Open Access and Data Sharing of Nucleotide Sequence Data

Masanori Arita

1. International Nucleotide Sequence DATABASE Collaboration

History

The collaboration among nucleotide sequence databases began in 1982 and involved the data library at the European Molecular Biology Laboratory (EMBL, Heidelberg, Germany) and GenBank at the Los Alamos Science Laboratory, now called the Los Alamos National Laboratory (LANL, New Mexico, USA). At that time, sequence data were derived from publications and input manually. The manual work was resource-intensive, and both institutes agreed to exchange input results and to provide a free copying service for sequence data on magnetic tapes for all sectors (). In 1987, the DNA Data Bank of Japan (DDBJ, Mishima, Japan) joined the collaboration as the third node in Asia ().

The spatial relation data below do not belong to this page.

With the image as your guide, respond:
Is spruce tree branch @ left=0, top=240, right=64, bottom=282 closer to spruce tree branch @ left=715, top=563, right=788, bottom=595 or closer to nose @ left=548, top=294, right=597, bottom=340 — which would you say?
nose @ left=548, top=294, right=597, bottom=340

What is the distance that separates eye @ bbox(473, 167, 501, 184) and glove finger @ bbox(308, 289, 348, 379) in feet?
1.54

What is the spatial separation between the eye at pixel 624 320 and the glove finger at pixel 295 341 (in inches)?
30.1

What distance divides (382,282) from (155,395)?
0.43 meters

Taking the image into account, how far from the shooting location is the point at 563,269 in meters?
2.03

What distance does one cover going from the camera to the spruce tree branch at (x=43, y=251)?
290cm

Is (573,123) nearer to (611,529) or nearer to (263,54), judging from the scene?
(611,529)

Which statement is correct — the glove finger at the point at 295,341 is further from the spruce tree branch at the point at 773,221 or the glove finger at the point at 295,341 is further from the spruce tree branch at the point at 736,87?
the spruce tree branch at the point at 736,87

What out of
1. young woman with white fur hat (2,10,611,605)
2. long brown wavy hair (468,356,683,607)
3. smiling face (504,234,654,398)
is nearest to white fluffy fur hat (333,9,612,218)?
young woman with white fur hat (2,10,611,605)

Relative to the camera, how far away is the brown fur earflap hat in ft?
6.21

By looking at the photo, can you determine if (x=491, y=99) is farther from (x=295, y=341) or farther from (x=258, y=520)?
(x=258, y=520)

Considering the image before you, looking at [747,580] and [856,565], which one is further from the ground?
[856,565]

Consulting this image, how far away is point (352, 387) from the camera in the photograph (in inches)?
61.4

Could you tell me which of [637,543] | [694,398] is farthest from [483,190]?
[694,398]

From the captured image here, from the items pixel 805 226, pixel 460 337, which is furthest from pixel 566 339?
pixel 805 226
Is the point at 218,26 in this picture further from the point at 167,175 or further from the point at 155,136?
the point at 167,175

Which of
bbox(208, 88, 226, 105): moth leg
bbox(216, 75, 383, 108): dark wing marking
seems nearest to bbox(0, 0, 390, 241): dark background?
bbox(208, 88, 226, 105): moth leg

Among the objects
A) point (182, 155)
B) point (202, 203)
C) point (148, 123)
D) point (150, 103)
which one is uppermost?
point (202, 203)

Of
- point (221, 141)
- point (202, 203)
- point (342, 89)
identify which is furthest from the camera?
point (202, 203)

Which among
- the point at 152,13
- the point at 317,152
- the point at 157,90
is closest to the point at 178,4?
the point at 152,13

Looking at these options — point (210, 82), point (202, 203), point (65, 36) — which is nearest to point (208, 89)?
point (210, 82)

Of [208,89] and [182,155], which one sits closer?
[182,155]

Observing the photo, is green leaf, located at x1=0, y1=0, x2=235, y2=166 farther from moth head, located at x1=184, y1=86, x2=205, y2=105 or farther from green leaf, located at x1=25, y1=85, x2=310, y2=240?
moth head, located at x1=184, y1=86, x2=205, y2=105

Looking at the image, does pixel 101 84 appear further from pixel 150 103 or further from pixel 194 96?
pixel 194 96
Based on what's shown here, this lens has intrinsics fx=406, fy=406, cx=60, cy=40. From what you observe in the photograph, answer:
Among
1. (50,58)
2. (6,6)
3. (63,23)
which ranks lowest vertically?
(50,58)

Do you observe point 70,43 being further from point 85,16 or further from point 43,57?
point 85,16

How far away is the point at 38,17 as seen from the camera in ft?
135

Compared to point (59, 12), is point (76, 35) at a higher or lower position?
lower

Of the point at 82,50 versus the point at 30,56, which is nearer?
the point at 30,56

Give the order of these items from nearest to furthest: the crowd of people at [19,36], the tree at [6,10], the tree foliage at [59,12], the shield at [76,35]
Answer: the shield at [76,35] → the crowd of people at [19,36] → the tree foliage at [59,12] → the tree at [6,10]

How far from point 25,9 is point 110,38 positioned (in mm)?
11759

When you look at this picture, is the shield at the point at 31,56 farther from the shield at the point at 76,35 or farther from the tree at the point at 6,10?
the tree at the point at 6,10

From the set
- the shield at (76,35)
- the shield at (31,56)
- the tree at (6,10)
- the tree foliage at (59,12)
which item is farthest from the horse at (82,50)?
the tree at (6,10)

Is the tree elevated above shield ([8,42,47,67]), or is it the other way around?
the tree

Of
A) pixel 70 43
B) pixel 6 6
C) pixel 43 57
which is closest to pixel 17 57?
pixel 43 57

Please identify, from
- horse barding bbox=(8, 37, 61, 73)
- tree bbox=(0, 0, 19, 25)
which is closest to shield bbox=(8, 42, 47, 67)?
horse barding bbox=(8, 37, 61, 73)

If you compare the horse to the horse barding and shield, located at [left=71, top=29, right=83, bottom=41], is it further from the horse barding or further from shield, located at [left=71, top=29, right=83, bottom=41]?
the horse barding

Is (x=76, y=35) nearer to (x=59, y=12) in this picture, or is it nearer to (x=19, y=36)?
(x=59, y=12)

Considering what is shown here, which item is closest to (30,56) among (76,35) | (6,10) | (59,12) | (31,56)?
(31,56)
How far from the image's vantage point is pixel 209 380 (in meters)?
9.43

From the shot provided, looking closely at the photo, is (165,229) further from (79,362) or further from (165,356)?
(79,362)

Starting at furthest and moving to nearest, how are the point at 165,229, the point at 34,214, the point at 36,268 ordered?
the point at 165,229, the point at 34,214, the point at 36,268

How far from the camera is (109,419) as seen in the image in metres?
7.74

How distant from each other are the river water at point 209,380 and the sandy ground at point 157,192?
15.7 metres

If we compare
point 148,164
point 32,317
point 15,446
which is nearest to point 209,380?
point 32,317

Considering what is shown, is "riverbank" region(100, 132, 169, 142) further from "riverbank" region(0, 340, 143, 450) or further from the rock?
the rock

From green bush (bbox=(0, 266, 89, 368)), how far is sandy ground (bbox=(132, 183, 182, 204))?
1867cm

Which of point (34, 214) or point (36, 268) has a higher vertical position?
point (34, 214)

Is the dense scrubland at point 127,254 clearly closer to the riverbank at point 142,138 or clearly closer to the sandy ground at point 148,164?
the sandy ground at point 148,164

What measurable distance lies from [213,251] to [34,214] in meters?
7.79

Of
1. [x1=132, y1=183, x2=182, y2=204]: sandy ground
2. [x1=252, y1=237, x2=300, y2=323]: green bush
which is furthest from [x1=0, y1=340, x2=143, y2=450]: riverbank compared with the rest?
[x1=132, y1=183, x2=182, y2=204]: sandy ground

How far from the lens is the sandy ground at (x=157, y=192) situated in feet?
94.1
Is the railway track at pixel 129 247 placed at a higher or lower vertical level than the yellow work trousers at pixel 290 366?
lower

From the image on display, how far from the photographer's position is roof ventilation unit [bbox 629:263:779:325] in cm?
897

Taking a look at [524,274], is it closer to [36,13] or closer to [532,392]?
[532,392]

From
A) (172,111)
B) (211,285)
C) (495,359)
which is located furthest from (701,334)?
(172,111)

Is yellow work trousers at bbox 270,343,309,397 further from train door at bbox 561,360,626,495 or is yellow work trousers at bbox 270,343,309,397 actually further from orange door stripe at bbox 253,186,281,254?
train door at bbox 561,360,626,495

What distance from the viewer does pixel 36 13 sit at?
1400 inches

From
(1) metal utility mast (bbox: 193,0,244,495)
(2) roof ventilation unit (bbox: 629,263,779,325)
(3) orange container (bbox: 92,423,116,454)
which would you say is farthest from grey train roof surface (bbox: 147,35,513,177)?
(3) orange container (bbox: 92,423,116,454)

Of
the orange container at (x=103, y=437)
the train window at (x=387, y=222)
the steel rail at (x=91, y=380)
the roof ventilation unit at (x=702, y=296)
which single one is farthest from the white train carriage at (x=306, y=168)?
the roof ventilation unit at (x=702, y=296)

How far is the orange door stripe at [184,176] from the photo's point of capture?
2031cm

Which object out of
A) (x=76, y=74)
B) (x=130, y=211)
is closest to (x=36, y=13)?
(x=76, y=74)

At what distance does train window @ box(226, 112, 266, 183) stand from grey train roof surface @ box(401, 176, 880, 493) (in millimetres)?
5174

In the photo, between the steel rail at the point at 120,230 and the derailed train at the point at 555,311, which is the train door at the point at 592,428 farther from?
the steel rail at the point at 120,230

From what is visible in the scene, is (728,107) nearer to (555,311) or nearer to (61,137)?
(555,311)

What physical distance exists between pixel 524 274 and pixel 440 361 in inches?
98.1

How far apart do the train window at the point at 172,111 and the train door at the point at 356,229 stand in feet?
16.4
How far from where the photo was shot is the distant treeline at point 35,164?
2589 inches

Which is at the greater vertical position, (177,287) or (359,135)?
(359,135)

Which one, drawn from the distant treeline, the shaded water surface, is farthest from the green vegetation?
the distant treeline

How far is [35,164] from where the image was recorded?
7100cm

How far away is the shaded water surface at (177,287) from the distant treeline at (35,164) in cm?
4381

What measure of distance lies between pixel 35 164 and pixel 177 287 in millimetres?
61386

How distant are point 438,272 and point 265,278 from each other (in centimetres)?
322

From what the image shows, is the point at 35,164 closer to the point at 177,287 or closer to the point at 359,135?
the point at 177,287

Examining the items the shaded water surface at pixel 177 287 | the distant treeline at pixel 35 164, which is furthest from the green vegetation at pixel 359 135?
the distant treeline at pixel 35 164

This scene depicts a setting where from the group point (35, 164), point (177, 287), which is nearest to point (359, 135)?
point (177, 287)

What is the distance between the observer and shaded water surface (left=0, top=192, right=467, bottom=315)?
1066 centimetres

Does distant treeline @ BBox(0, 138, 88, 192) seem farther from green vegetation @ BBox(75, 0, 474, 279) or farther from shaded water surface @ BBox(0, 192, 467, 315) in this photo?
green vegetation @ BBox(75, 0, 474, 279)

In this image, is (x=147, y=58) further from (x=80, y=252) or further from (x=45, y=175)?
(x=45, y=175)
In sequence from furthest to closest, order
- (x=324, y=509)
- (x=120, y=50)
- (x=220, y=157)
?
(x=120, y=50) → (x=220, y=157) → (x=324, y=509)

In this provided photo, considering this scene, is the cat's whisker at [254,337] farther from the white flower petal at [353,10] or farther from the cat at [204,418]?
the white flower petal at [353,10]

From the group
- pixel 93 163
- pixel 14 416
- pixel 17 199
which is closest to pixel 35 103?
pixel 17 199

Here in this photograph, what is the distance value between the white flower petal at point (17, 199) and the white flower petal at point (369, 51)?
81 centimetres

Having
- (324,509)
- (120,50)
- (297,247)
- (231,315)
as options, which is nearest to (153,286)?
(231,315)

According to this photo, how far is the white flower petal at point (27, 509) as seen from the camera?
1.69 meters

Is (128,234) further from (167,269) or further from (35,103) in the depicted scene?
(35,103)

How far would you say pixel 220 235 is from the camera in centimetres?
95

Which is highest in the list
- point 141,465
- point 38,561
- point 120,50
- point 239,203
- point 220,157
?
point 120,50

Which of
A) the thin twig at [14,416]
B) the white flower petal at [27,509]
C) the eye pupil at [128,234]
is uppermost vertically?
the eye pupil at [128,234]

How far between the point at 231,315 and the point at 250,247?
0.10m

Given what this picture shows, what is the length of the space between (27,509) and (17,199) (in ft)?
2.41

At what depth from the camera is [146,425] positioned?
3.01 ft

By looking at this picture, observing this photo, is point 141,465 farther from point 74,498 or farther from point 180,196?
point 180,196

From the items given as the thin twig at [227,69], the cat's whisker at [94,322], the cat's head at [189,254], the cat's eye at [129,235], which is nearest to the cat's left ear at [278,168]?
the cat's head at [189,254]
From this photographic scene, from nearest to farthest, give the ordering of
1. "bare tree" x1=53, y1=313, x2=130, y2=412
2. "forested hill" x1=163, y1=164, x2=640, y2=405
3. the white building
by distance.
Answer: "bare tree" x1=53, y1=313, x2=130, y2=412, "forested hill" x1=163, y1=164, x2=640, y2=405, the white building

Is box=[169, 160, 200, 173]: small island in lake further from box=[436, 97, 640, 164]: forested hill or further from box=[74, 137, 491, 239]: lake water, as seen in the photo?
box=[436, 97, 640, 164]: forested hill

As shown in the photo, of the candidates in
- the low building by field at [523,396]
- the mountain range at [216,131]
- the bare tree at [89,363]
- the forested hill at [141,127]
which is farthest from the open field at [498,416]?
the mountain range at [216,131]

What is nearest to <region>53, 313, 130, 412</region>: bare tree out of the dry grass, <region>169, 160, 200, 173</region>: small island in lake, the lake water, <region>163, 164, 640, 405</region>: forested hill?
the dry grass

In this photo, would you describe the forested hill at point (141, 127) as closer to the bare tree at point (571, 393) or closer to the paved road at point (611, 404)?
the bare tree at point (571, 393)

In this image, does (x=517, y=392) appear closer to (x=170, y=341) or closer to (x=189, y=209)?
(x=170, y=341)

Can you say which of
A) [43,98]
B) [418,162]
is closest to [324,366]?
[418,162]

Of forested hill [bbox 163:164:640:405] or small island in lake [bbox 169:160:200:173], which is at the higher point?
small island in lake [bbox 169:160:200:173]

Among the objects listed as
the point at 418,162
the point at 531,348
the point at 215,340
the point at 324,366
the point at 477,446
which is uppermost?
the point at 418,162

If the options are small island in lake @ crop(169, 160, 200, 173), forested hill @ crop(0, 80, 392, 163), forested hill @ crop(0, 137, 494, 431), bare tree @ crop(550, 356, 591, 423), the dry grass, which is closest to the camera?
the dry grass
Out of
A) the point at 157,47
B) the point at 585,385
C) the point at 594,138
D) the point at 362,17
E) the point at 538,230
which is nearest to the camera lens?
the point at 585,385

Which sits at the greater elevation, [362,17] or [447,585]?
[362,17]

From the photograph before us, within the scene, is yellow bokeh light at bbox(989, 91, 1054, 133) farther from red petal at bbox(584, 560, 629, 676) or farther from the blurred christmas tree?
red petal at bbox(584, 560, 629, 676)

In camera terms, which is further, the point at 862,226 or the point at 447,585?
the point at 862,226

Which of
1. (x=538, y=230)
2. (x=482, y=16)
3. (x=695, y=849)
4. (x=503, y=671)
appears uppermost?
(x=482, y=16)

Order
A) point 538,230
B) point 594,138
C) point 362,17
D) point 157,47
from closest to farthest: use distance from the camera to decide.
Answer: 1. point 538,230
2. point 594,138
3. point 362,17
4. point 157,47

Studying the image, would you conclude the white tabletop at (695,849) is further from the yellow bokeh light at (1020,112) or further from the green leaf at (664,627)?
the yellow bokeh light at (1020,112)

This collaboration was later called the International Nucleotide Sequence Database Collaboration (INSDC – http://www.insdc.org) (). After severe competition between Celera Genomics Corp. led by Craig Venter and the international Human Genome Project (HGP) consortium, the policy of the INSDC was established by its advisory board in 2002, which guaranteed free and unrestricted access to all data records without use-restrictions, licensing requirements, or fees for the distribution or use by any party including commercial sectors. The success of the INSDC policy begat the open-access movement of academic journals (2003, Budapest Open Access Initiative) and subsequent waves of open science. The EMBL data library is now called the European Nucleotide Archive (ENA); it is located at the European Bioinformatics Institute (EMBL-EBI, Hinxton, UK). GenBank is maintained at the National Center for Biotechnology Information (NCBI, National Library of Medicine, National Institutes of Health, Bethesda, MD, USA). The services of the INSDC are summarized in Table 1.

Table 1

The databases of the three INSDC nodes and the year of their inception. The four columns on the left indicate INSDC resources and the two columns on the right are associated repositories that are not formally part of the INSDC exchange. The table is reproduced from ().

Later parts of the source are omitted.